━━━ DOCUMENT PASSAGE

Blake’s Jerusalem is outwardly a patriotic lyric, but it deconstructs itself with the powerful line, ‘dark satanic mills’.

It is the ambivalence that I too feel towards homelands and resting places, which are all too earthly.

We are ‘born to go’, rather than to stay put, and our ultimate homeland is in outer space.

Some lines from Blake’s poem can be heard through this.


that modulated chirping sound... great
: That's a guitar through the Kaoss pad - great little thing to have around

that guitar on the left is rather melodic here
: That's the black Epiphone Les Paul Studio

mills indeed, turning, turning
: Everything becomes circular up to a point ...

slow liquid, something between states
: nice moment there with flowing Epi Les Paul [with some Ernie Isley phasing] and the Epi TBird with some [Jack Bruce distortion] crossing sky paths
: now there's a nice thing to think on...

━━━━━━
━━━ RECORDS PROVIDED

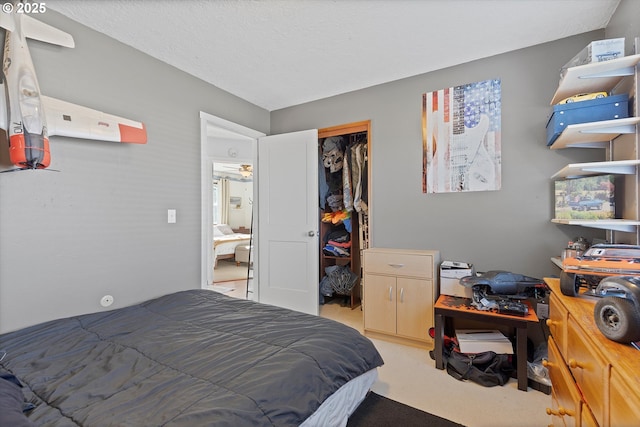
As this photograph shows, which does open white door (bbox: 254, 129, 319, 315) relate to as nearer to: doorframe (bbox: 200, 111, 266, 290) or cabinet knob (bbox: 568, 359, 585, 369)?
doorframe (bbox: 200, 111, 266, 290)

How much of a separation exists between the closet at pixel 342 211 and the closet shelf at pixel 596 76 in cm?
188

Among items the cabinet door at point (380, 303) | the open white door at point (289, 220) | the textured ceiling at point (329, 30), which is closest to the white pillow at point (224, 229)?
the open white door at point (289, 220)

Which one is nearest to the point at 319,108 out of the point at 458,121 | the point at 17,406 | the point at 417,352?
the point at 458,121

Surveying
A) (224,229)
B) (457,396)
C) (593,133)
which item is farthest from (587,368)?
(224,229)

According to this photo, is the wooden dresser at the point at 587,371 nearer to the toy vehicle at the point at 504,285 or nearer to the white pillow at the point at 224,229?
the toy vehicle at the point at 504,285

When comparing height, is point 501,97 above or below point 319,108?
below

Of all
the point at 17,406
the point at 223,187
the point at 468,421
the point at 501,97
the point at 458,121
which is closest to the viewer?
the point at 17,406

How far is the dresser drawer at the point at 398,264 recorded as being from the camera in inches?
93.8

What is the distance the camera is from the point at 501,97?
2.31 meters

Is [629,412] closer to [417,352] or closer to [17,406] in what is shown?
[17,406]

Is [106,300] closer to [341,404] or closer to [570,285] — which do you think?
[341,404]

━━━━━━
━━━ RECORDS PROVIDED

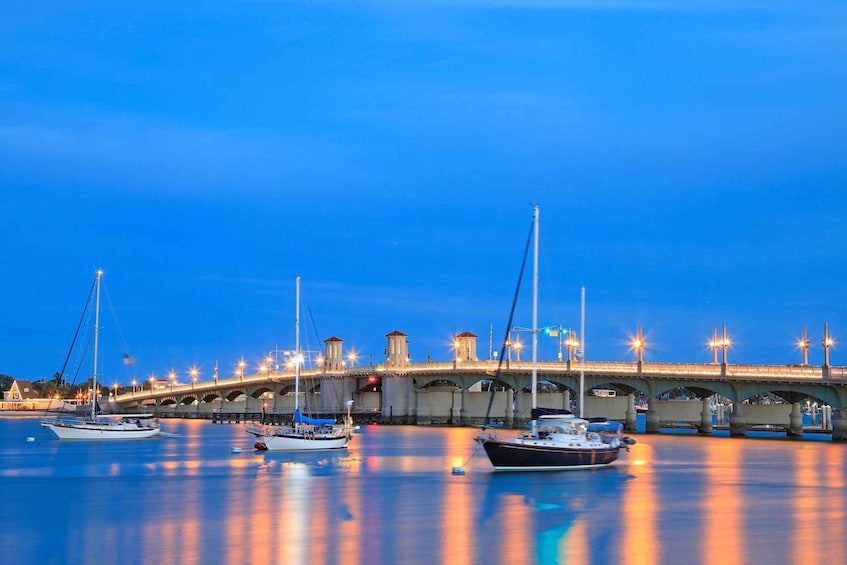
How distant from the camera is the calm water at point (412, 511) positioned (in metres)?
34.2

━━━━━━

▸ THE TASKS:
a – Shorten the paragraph beginning "Blake’s Jerusalem is outwardly" in the Blake passage, keeping its main facts.
b – Write what comes next in the passage on Blake’s Jerusalem and the recording, picking up after its final line.

▸ TASK-BY-TASK RESULTS:
a – Blake’s Jerusalem looks like a patriotic lyric, but the line ‘dark satanic mills’ undercuts it.

b –
crazy universe
: I hope so -

This is somehow relaxing this morning.
: I have just been listening to some hardcore noise punk, and it relaxed me .... don't know how or why ....
: Sometimes the ugly and fast is cathartic. If I needed to focus on work and programming stuff, I'd put on Slayer for that effect!
: there must be a connection between sound and state of mind [if that's not stating the obvious]. I am rarely in the 'mood' [mind] to listen to hard core punk ... but ... And so we then have the ability of sounds to *create* a state mind - whether through Muzak or Hawkwind's sonic attack. And this is the fascistic aspect of sound. Sound can make you *obey* ... or *disobey*. And the latter would be the Anarchistic aspect of sound. Sound to create Chaos .. or Order .... these are the issues raised by this track ..
: There is, but it's not always as cut and dried. If I want to relax, Slayer works. So does GG Allin. It puts me in a place where I can just focus on that moment, whereas 'relaxing' spacey, thoughtful stuff...doesn't!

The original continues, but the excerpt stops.